New York Times Editorial
September 17, 2001

Intelligence and Terrorism

The rush has already begun to "unshackle" the Central Intelligence Agency and its fellow spy agencies so that they can better combat terrorism. Some easing of restrictions may be warranted in light of last week's terrorist attacks on New York and Washington. But any changes must be carefully weighed by the Bush administration and Congress. The temptation will be great to take steps, including loosening limitations on domestic spying, that could end up compromising important democratic principles without yielding any tangible gain in the fight against terrorism.

Generally, there are fewer restraints on intelligence agencies than popularly assumed, especially when it comes to antiterrorism. The C.I.A., for example, is not barred from recruiting foreign informants with criminal records or a history of involvement in terrorist activities. The recruitment of such people simply has to be approved by senior intelligence officials and there has to be an expectation that the source will produce valuable information.

We would be surprised if these guidelines were the reason there was no warning about last week's attacks. The more likely explanation is that intelligence agencies, with White House and Congressional concurrence, have neglected the cultivation of foreign informants in recent decades in favor of valuable but extremely expensive technical collection systems like spy satellites. These technologies, which can intercept millions of intercontinental phone calls and show a license plate from 200 miles out in space, have served the nation well. They cannot, however, tell the president what Osama bin Laden said yesterday to his henchmen in a mud hut in the mountains of Afghanistan.

After last week's assaults on the World Trade Center and the Pentagon, the president and his aides may also understandably want to know what terrorist conspirators are saying to one another in the United States, either in person or over the phone.
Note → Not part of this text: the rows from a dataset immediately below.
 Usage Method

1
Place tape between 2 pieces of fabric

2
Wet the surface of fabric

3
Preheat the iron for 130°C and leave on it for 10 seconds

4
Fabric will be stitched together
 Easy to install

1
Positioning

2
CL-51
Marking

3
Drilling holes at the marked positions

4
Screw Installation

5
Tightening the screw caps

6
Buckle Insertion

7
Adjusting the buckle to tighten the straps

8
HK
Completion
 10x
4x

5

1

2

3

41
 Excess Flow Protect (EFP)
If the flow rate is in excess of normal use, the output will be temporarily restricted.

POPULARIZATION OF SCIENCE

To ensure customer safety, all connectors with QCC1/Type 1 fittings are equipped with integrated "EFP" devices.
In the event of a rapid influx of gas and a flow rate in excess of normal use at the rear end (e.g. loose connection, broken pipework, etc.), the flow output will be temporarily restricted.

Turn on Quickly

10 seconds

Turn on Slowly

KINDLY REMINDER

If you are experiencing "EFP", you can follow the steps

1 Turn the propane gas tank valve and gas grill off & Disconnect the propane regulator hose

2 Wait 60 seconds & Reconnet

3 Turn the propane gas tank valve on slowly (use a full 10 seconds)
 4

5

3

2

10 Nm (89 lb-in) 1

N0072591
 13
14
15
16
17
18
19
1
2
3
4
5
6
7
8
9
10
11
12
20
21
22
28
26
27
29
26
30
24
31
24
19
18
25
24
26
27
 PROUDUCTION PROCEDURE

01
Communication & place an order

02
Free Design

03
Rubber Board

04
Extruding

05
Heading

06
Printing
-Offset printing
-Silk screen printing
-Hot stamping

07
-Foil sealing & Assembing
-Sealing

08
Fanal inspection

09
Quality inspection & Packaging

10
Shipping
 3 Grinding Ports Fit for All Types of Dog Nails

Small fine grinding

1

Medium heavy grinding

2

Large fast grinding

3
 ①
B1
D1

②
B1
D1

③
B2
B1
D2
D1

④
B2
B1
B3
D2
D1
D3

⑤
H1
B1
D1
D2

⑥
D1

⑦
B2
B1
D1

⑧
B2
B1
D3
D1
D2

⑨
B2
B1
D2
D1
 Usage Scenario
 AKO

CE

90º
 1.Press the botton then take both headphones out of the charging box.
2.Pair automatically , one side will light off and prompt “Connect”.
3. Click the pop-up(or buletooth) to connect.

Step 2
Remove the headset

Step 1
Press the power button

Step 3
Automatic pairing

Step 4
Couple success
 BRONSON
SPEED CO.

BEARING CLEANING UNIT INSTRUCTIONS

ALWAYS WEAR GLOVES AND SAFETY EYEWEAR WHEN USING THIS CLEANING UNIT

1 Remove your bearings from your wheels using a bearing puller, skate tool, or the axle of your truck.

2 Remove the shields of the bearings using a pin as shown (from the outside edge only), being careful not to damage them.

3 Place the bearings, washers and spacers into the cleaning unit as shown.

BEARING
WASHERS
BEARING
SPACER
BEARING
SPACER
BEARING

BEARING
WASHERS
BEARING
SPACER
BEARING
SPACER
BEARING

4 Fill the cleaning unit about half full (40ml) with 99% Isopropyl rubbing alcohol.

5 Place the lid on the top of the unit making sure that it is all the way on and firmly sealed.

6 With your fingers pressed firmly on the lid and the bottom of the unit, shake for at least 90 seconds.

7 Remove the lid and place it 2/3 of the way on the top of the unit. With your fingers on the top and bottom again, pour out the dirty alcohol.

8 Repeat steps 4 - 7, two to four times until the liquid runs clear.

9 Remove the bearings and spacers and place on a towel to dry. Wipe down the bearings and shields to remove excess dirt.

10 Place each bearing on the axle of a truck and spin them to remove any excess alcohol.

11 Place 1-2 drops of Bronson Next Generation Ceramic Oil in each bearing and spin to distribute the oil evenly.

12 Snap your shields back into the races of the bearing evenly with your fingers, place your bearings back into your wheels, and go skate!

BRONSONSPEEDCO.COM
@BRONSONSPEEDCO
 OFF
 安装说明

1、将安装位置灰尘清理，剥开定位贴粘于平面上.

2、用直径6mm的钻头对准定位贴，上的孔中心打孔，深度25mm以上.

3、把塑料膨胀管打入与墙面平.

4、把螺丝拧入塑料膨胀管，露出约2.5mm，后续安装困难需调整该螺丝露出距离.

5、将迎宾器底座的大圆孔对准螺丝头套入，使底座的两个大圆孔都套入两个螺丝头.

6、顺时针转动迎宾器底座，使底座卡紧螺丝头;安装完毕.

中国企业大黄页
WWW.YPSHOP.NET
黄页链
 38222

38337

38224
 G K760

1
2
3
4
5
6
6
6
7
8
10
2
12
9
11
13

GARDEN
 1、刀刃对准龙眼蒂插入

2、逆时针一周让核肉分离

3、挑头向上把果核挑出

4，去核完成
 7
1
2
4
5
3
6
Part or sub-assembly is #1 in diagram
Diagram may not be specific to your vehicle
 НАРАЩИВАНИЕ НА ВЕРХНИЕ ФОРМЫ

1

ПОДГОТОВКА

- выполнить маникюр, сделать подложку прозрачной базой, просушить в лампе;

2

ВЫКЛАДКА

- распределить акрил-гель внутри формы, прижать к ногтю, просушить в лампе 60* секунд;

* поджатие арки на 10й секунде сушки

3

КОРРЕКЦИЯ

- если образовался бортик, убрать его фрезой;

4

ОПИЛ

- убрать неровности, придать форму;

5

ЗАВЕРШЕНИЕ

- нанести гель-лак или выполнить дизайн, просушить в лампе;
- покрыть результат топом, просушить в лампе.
If communications between just a few of the suicidal hijackers had been intercepted in the days before the attack, perhaps the plot could have been foiled. Obtaining that sort of information involves difficult legal and technical issues that cut directly to Fourth Amendment protections against unreasonable searches and seizures.

The business of tracking down terrorists in the United States belongs primarily to the Federal Bureau of Investigation and other law enforcement agencies, which may now need additional money and staff. With a court order, the F.B.I. can tap specified telephone lines, intercept mail and take other measures to track the activities of suspected terrorists. Attorney General John Ashcroft is seeking expanded wiretap powers for the bureau. Even with that enhanced authority, the F.B.I. would still lack the technology and statutory right to randomly monitor telephone communications within the United States including cellphones in hopes of intercepting information about terrorist plots.

The organization that has the technology to do some of that, the National Security Agency, is limited by law and executive order in monitoring communications within the United States. To target the communications of a suspected terrorist in the United States, the N.S.A. must seek the approval of a special federal court, and show probable cause that the suspect is an agent of a foreign power and is involved in terrorism, espionage or sabotage.

These rules were established in 1978 by the Foreign Intelligence Surveillance Act. There are now bound to be efforts to rewrite that law to give the N.S.A. greater latitude. Some refinement may be possible, but even the most modest change will require the utmost care by the White House and Congress to ensure that this kind of highly intrusive and indiscriminate intelligence gathering is tightly controlled and not subject to abuse.

Other intelligence issues, including the ban on assassinations, will doubtless be revisited in the days ahead. The pressure to relax restrictions is nearly overwhelming, but the nation will not be well served if there is a stampede in Washington to discard restraints that were carefully put in place to reflect and to protect the character and principles of American democracy.